2005年7月28日木曜日

長い道

 道さんみたいな女に惚れられるのだとしたら、いいじゃありませんか。いや、惚れられてるのかどうかはわからないけれど、けれどひとつ屋根の下に暮らして、寝食を共にして、かいがいしく働く道さんを見て、それであの仕打ちとは荘介どのは人が悪い。例え道さんが自分の理想に描く女性と違っているからといって、あのように粗末にしては罰が当たります。

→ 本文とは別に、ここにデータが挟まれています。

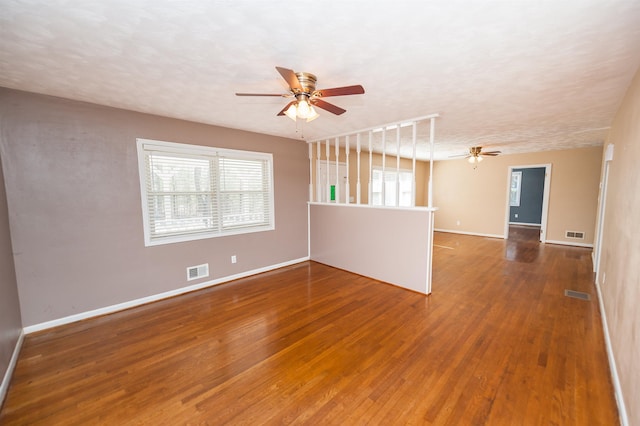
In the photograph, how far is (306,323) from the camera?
2.79 m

もし私が荘介どのの立場であったら、道さんのような女性から敏行どの、敏行どのと呼ばれたりしたならば、私はきっとその人のためになんでもしてあげたいと思うだろう。私の心を砕いて、その人のために差し出すこともいとわない。もし道さんの心が私のもとにないと知ったとしても、それでも私はそっと寄り添い続けたいと思う。疑うなどと、ましてや裏切りを働こうなどと、きっと私は露ほども思いはしないでしょう。

すまんの、ぜんぶ嘘じゃ。

人間は、誰しも人生で三度くらいはもてる時期がくるんだとかいいますね。実際私にもそんな頃があって、私は男女比率が異常なところで青春時期を過ごしましたから、それはそれなりに私に思いを寄せようなどという奇特な女性もいたのです。

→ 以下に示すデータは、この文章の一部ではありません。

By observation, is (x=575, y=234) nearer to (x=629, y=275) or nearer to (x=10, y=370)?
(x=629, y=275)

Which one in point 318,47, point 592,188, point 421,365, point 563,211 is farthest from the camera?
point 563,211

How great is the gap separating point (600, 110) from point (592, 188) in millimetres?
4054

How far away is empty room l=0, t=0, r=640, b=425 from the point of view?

けどよ、私はそうした娘たちを寄せ付けないで、今から考えるとまったくもってもったいない話であるのですが、けれどその頃の私はちっともそうした状況に甘んじることがありませんでした。

私の得意技は気付かないふりでした。いかに秋波送られようと、思わせぶりをいわれようと、気付かぬ知らぬ存ぜぬを決め込んで、けれど時にはなにも知らない無邪気ゆえの喜ばしなんぞ口にする。いや、ずいぶんとひどい仕打ちじゃないか。わかっていたなら応えてやってもよかろうに — 。いや、わかったからといっておいそれと応えることができないのが男女の仲であろうかと。

……だから私に、道を邪険に扱ってみせた荘介を非難できるわけなど、これっぽっちもありゃせんのです。

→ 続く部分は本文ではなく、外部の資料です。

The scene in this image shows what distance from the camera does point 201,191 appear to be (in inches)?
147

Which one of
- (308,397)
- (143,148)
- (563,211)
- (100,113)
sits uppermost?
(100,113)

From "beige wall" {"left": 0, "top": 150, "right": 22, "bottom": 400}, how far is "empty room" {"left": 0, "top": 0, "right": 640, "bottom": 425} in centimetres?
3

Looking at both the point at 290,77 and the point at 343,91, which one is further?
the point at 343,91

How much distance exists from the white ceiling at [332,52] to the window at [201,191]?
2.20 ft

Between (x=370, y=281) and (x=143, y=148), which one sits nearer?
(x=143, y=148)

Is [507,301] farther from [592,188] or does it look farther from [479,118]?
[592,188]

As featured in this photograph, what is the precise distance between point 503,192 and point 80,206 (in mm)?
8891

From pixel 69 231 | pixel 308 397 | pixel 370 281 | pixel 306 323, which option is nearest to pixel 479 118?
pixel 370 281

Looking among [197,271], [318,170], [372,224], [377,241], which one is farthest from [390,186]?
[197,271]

けど、自分にはちょっと堪え性がなさ過ぎたかなあと思います。日本においての男女のことは、愛というよりもむしろ情で、三日でも飼えば情が移る、ましてやそれが自分を慕う女なら可愛く思わぬわけがない。それをわかっていながら、いやわかっていたからこそか、危ないと思って最後の距離を見極め続けて、— その先に起こるいろいろを怖れていたんでしょうね。

『長い道』は、愛というよりもやはり情で、これがヨーロッパ人の書いたものなら『存在の耐えられない軽さ』みたいになるのかも知れないけれど、こうの史代はやっぱり日本の女性だから、しっとりとした情の世界が描かれて、私の心はすっかりほだされてしまいました。

私は、道さんのような人は好きだと思います。けど私が荘介であれば、自分の心の最終線を決して道が越えることのないように、距離を、距離を測り続けるだろうと思います。いや、あるいは、今ならどうだろうか。今なら、その最後の距離を詰めようと動くこともあるだろうか、あるいは否か。

と、このようなことを考えさせられた漫画でありました。

  • こうの史代『長い道』(アクションコミックス) 東京:双葉社,2005年。